Now for the second reason. I can make things happen. I have no idea why or how. I can't usually seem to do it on command. But when I get really good and angry, strange things just…happen. It's so embarrassing. I hate it. It absolutely mortifies Father whenever I have an "episode" (his word, not mine!), so over the years I've learned to stay away from situations that might cause my strange powers to flare up. And for when I can't avoid these situations altogether, I've learned to keep my temper under control, at least enough to keep things from getting out of hand. This isn't always easy, but usually I manage to keep myself calm enough that my powers don't act up.
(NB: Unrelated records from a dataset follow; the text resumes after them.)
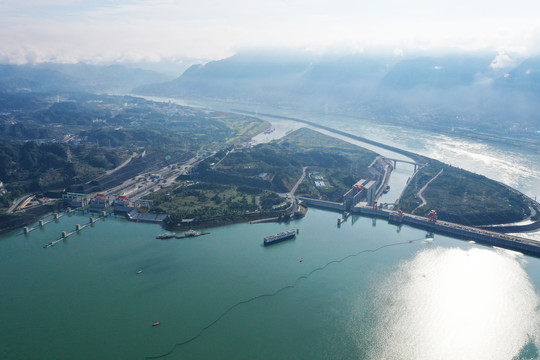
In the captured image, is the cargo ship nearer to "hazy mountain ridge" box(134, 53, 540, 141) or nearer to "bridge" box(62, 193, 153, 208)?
"bridge" box(62, 193, 153, 208)

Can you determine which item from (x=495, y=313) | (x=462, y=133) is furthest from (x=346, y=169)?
(x=462, y=133)

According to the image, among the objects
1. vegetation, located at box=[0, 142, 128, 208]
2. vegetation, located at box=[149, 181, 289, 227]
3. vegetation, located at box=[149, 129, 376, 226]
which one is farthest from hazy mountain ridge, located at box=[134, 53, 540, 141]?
vegetation, located at box=[0, 142, 128, 208]

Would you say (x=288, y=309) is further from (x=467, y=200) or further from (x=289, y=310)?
(x=467, y=200)

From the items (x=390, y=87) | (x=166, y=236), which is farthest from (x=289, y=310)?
(x=390, y=87)

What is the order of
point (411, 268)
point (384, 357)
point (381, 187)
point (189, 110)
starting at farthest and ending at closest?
1. point (189, 110)
2. point (381, 187)
3. point (411, 268)
4. point (384, 357)

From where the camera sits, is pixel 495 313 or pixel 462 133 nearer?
pixel 495 313

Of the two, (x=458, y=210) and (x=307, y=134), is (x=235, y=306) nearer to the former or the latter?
(x=458, y=210)
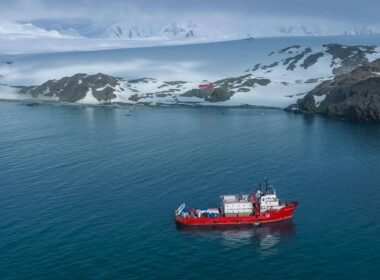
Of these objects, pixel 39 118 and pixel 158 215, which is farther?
pixel 39 118

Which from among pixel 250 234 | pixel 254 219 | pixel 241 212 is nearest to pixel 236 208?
pixel 241 212

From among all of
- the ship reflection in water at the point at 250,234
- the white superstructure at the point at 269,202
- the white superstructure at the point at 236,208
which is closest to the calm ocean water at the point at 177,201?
the ship reflection in water at the point at 250,234

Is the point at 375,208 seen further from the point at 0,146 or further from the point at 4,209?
the point at 0,146

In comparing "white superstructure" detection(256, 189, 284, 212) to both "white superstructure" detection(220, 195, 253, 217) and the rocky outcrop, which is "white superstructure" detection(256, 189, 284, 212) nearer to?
"white superstructure" detection(220, 195, 253, 217)

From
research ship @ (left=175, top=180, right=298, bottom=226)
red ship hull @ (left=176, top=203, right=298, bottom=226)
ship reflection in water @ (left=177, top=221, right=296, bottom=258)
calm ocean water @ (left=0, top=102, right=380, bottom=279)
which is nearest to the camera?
calm ocean water @ (left=0, top=102, right=380, bottom=279)

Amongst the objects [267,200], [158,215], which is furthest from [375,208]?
[158,215]

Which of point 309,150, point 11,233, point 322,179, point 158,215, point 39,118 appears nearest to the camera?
point 11,233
However, I also have a rather strong temper when provoked, so sometimes I can't quite manage to rein it in, and the next thing I know everyone is staring at me like I'm some oddity in a carnival freakshow.
Needless to say, between my strange powers and my green skin, I've never really found it easy to get close to anyone. My greatest wish for my time at Shiz is that for once I'll be able to just fit in and make friends like a normal girl instead of being the outcast, as I've always been before. Maybe the people at Shiz won't be as incredibly small-minded as everyone back home. Maybe, instead of judging me by their first glimpse of me, they'll actually take the time to look past my green skin and accept me for the person I really am.
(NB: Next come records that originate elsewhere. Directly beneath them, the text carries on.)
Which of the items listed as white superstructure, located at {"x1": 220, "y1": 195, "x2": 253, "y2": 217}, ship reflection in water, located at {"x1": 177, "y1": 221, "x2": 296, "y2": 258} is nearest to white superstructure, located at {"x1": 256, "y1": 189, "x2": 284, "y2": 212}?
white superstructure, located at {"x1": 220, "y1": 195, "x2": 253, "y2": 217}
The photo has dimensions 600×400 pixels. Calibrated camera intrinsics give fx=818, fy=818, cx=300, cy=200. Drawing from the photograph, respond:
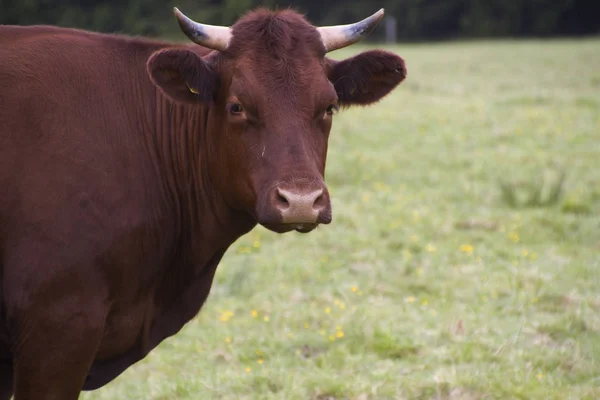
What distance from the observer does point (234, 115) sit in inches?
145

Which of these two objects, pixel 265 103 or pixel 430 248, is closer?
pixel 265 103

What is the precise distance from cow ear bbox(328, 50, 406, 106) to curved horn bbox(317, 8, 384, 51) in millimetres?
91

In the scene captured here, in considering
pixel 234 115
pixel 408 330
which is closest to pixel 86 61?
pixel 234 115

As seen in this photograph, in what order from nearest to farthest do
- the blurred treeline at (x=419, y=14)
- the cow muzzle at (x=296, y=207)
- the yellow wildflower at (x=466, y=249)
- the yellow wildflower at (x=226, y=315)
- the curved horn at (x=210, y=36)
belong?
1. the cow muzzle at (x=296, y=207)
2. the curved horn at (x=210, y=36)
3. the yellow wildflower at (x=226, y=315)
4. the yellow wildflower at (x=466, y=249)
5. the blurred treeline at (x=419, y=14)

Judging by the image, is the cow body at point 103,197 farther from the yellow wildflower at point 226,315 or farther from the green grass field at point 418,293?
the yellow wildflower at point 226,315

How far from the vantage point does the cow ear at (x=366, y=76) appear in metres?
4.02

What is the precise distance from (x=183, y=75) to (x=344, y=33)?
83cm

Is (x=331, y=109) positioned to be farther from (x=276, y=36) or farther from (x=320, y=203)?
(x=320, y=203)

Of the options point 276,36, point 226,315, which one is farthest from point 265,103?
point 226,315

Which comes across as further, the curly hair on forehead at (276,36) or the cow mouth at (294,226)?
the curly hair on forehead at (276,36)

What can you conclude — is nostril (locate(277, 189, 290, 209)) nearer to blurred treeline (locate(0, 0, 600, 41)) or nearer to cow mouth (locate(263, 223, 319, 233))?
cow mouth (locate(263, 223, 319, 233))

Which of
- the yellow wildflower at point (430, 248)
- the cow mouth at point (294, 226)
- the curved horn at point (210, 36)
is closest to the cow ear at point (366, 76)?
the curved horn at point (210, 36)

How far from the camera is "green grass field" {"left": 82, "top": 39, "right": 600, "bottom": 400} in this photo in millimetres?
5113

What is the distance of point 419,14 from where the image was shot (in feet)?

And maybe Pigs will sprout wings and fly.
Oh, who am I kidding? What reason do I have to believe that Shiz is going to be any different from home? I've got to learn to stop giving myself false hope that's only going to be crushed in the end. No one at Shiz is going to want to befriend me any more than anyone back in Munchkinland did. I've known that all along; it's time I accepted it. That was why I bought this diary in the first place, after all – to have somewhere other than inside my own head to talk about my private thoughts and problems. Because goodness knows I certainly won't have any people who are willing to listen to them. Putting my impressions of the world down on paper is better than not having anywhere at all to discuss them, I suppose. At least paper can't run away screaming or fall down in a faint at the sight of me, or tell me that my feelings and opinions don't matter.
I guess I'd better go for now – we just pulled up to the railway station at Shiz, and Father will want my help rounding up all our luggage and getting Nessa off the train. I'll try to write more in the next few days, once Nessa and I are settled in.